3. Deathspell Omega avait promis une trilogie, une trinité d’albums pour arriver à la fin de son concept. Le culte qui se voue au groupe était par conséquent assuré de recevoir une dernière offrande. Après la parenthèse habituelle des minis à chanson immensément longue, place au retour de l’album. Deathspell Omega en a profité entre-temps pour se forger un cercle d’initiés grandissant au point d’en être inquiétant dans sa façon de se répandre. Le groupe en se bâtissant pareille image et fanbase ne va-t-il par perdre son âme, si subtilement indispensable à sa création ?
Non. Non. Mille fois non. Vous comprenez ? Deathspell Omega a beau être devenu une créature mégacéphale mégalomane probablement aussi prétentieuse qui faire se peut, elle n’en a pas abandonné son Idée de la musique. Exigeante, perfectionniste, absolue. Un album de Deathspell Omega ne s’écoute toujours pas d’une oreille distraite ou atomisé, il s’écoute plein et entier, concentré. Et il s’écoute avec un œil sur les paroles pour rendre hommage à ce concept si poussé initié une demi-douzaine d’années auparavant. Car après avoir jeté Dieu à la poubelle, puis ensuite l’Humanité, le groupe parachève son œuvre dans un mouvement d’une logique implacable : la mort de Dieu. Bye bye. Ceux qui veulent se plonger dans ces théories théologiques se délecteront avec plaisir d’un livret simple dans sa présentation mais à l’imagerie toujours aussi soignée. Pour ceux plus adeptes de la musique pure, qu’ils se rassurent, la Bête est à la hauteur de son concept.
Deathspell Omega est toujours aussi intense dans son expression. "Phosphene" contribue à la légende par sa folie maladive dans les blasts et des guitares tranchantes, saillantes et saisissantes.
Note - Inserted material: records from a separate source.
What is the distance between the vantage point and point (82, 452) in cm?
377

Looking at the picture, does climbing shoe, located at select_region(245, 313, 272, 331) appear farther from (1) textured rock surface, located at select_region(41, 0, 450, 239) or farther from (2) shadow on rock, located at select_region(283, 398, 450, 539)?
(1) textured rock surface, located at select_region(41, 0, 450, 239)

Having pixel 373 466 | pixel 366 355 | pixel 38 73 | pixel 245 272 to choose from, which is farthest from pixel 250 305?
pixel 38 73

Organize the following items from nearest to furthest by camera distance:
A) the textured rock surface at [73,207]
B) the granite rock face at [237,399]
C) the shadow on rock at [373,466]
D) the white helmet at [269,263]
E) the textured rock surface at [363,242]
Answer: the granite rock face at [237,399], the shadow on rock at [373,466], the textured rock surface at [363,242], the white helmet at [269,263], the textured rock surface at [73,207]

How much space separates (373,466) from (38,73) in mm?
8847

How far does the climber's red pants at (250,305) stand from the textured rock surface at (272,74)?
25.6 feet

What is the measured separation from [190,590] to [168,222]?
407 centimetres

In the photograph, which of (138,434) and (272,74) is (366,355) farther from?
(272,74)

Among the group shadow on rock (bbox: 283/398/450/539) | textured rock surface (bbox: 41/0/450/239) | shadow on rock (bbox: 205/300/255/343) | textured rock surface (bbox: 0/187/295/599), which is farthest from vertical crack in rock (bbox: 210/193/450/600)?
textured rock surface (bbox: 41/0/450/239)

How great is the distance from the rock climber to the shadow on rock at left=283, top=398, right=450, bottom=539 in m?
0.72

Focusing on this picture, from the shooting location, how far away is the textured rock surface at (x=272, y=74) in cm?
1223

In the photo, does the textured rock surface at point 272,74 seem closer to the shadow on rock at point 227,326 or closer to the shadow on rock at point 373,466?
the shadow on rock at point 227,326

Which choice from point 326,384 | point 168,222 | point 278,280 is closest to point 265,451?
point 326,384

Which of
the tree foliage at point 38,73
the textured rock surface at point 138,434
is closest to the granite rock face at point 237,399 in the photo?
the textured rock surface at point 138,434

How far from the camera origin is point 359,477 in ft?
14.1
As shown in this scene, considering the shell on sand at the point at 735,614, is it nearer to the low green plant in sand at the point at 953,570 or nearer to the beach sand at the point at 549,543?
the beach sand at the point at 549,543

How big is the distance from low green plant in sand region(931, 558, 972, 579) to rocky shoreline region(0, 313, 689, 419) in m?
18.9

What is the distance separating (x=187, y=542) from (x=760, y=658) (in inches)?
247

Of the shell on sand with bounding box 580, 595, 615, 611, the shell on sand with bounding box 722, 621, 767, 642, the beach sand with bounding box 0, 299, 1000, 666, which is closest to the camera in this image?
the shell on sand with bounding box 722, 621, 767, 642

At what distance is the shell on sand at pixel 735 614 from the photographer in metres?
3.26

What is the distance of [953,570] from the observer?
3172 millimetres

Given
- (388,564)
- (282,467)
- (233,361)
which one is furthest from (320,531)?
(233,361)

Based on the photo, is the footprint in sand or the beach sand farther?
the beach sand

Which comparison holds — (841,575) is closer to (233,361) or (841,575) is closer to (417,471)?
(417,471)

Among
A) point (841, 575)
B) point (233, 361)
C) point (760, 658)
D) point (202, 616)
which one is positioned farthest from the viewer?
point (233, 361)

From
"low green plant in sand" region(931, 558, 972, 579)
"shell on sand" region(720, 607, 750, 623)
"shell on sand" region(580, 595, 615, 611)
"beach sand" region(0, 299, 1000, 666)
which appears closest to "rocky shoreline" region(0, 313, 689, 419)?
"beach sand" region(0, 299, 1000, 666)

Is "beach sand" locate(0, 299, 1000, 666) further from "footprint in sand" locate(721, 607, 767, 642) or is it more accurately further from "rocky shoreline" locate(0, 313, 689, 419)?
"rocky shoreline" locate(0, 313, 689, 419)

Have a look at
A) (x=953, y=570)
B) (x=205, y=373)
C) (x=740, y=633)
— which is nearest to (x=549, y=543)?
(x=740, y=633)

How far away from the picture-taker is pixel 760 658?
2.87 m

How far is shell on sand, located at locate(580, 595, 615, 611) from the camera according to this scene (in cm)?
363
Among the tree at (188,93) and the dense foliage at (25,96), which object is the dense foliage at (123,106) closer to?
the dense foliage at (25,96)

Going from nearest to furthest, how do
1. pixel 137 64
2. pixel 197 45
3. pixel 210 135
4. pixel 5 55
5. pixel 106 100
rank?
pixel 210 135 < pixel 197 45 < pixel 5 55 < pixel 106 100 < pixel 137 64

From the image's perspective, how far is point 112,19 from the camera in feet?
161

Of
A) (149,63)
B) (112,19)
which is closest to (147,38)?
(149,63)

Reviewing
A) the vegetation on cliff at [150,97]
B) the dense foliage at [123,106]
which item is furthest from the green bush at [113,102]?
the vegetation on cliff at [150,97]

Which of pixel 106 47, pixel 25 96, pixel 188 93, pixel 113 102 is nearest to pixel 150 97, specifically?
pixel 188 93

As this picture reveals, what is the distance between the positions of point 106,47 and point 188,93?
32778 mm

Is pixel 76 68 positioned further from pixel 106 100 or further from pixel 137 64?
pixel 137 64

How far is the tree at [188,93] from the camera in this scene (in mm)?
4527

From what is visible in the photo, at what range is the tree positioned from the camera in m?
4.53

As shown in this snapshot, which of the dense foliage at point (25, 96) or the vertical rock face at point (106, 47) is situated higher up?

Au bord de l’écœurement on s’écroule terrassé par une puissance incomparable. Mais... le groupe est multiface et joue toujours de cette carte pour proposer des passages plus calmes, posés et qui en ressortent d’autant plus (à moins que ce ne soient les blasts sauvages qui s’en retrouvent accentués ?). On pourrait aisément considérer cet album comme du Deathspell Omega classique. En effet, les compositions sont épileptiques et le son, même s’il a encore une fois évolué, abandonnant le côté froid et machinal de Fas, mais pas sa précision, pour une chaleur plus organique, rouge du sang divin, porte le sceau des français. Ces compositions qui d’ailleurs font penser par moment à "Chaining The Katechon", précédente livraison. Cela confirme que le groupe est très fort pour s’auto-inspirer.
Cependant, sous ces atours la musique a évolué. Premièrement et de façon évidente, par l’utilisation assumée du français dans un chant pas toujours heureux... Plus intéressant, on note des influences surprenantes. Car là où le post rock s’affichait dans le passé, le groupe a poussé le bouchon plus loin encore en fricotant dans un mariage déraisonnable avec... la pop. Vous avez bien lu. Non pas que ce soit jeté à la figure ou que les Beatles soient là, mais certains passages clairement mélodiques, doux ne dépailleraient pas sur un disque de pop recherchée. Le côté grésillant du son empêcherait tout succès par contre. Le phénomène est particulièrement audible sur la conclusion "Apokatastasis Pantôn". Étonnant groupe. Dans un cadre plus normal, le côté dissonant des riffs est encore une fois poussé plus loin, ce qui paraît classique pour Deathspell Omega. Évolution encore puisque les chansons se sont raccourcies, finies les envolées de plus de 10 minutes. Pour preuve, l’album dure 45 minutes pour 10 chansons. Parmi ces chansons se sont glissées une intro, normal, et une transition, les 2 nommées "Epiklesis" et les 2 jubilatoires à leur manière. Montées en puissance et intégration parfaite les rendent indispensables à l’équilibre du disque.
Paracletus ? Le chaînon manquant pour Deathspell Omega, la continuation d’une longue évolution pour le groupe qui refuse de faire du sur-place dans une attitude émérite. Album qui clôt une saga en laissant de nombreuses portes ouvertes, il augure toutefois d’un futur difficile peut-être. Le groupe pour la première fois baisse en qualité d’un album sur l’autre. Et cette orientation plus... douce comporte ses énormes fourvoiements possibles. Cela rend Paracletus encore impressionnant et sans discussion génial. On parle de Deathspell Omega quand même, faut pas déconner.